**Exercise**:
Without changing anything, reproduce every record below.
*** Opening Data supplied ***
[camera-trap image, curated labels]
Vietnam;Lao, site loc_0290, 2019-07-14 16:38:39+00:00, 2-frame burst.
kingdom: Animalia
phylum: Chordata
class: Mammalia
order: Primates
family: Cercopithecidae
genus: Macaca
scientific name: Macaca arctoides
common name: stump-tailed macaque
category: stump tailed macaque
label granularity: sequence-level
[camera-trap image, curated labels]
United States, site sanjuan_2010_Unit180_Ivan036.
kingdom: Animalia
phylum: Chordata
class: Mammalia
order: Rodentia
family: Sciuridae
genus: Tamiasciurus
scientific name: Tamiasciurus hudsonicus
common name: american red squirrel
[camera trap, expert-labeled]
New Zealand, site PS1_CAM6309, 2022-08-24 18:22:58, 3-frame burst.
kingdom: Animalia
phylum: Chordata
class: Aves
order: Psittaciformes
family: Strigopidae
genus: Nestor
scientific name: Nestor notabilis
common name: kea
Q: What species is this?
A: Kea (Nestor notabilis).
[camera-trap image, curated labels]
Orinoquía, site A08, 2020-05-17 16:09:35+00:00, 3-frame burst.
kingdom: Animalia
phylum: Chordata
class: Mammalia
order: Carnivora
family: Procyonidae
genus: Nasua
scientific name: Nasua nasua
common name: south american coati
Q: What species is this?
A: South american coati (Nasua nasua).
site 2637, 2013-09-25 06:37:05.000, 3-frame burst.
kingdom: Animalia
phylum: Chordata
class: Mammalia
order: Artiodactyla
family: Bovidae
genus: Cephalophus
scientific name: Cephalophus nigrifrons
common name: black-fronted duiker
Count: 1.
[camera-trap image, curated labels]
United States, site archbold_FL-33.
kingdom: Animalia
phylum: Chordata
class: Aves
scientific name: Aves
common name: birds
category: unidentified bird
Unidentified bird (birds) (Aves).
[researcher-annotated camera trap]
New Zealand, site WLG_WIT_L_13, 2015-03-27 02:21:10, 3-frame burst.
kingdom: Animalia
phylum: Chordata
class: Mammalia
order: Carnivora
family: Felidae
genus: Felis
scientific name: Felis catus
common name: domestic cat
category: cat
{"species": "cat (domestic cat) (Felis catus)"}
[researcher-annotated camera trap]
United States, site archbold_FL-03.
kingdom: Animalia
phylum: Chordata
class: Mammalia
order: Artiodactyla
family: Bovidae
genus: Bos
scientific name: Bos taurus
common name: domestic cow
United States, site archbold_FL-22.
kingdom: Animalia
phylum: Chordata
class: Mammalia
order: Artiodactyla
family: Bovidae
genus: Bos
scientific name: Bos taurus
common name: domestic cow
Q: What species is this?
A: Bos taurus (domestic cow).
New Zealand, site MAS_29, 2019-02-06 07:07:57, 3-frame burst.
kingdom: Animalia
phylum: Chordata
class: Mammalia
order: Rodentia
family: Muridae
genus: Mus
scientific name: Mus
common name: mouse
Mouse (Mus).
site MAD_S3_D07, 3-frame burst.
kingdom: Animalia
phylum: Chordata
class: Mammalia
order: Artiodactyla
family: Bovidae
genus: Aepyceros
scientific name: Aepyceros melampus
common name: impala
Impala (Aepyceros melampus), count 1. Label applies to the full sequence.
*** Closing Data supplied ***
**Reply to the exercise**:
[camera-trap image, curated labels]
Vietnam;Lao, site loc_0290, 2019-07-14 16:38:39+00:00, 2-frame burst.
kingdom: Animalia
phylum: Chordata
class: Mammalia
order: Primates
family: Cercopithecidae
genus: Macaca
scientific name: Macaca arctoides
common name: stump-tailed macaque
category: stump tailed macaque
label granularity: sequence-level
[camera-trap image, curated labels]
United States, site sanjuan_2010_Unit180_Ivan036.
kingdom: Animalia
phylum: Chordata
class: Mammalia
order: Rodentia
family: Sciuridae
genus: Tamiasciurus
scientific name: Tamiasciurus hudsonicus
common name: american red squirrel
[camera trap, expert-labeled]
New Zealand, site PS1_CAM6309, 2022-08-24 18:22:58, 3-frame burst.
kingdom: Animalia
phylum: Chordata
class: Aves
order: Psittaciformes
family: Strigopidae
genus: Nestor
scientific name: Nestor notabilis
common name: kea
Q: What species is this?
A: Kea (Nestor notabilis).
[camera-trap image, curated labels]
Orinoquía, site A08, 2020-05-17 16:09:35+00:00, 3-frame burst.
kingdom: Animalia
phylum: Chordata
class: Mammalia
order: Carnivora
family: Procyonidae
genus: Nasua
scientific name: Nasua nasua
common name: south american coati
Q: What species is this?
A: South american coati (Nasua nasua).
site 2637, 2013-09-25 06:37:05.000, 3-frame burst.
kingdom: Animalia
phylum: Chordata
class: Mammalia
order: Artiodactyla
family: Bovidae
genus: Cephalophus
scientific name: Cephalophus nigrifrons
common name: black-fronted duiker
Count: 1.
[camera-trap image, curated labels]
United States, site archbold_FL-33.
kingdom: Animalia
phylum: Chordata
class: Aves
scientific name: Aves
common name: birds
category: unidentified bird
Unidentified bird (birds) (Aves).
[researcher-annotated camera trap]
New Zealand, site WLG_WIT_L_13, 2015-03-27 02:21:10, 3-frame burst.
kingdom: Animalia
phylum: Chordata
class: Mammalia
order: Carnivora
family: Felidae
genus: Felis
scientific name: Felis catus
common name: domestic cat
category: cat
{"species": "cat (domestic cat) (Felis catus)"}
[researcher-annotated camera trap]
United States, site archbold_FL-03.
kingdom: Animalia
phylum: Chordata
class: Mammalia
order: Artiodactyla
family: Bovidae
genus: Bos
scientific name: Bos taurus
common name: domestic cow
United States, site archbold_FL-22.
kingdom: Animalia
phylum: Chordata
class: Mammalia
order: Artiodactyla
family: Bovidae
genus: Bos
scientific name: Bos taurus
common name: domestic cow
Q: What species is this?
A: Bos taurus (domestic cow).
New Zealand, site MAS_29, 2019-02-06 07:07:57, 3-frame burst.
kingdom: Animalia
phylum: Chordata
class: Mammalia
order: Rodentia
family: Muridae
genus: Mus
scientific name: Mus
common name: mouse
Mouse (Mus).
site MAD_S3_D07, 3-frame burst.
kingdom: Animalia
phylum: Chordata
class: Mammalia
order: Artiodactyla
family: Bovidae
genus: Aepyceros
scientific name: Aepyceros melampus
common name: impala
Impala (Aepyceros melampus), count 1. Label applies to the full sequence.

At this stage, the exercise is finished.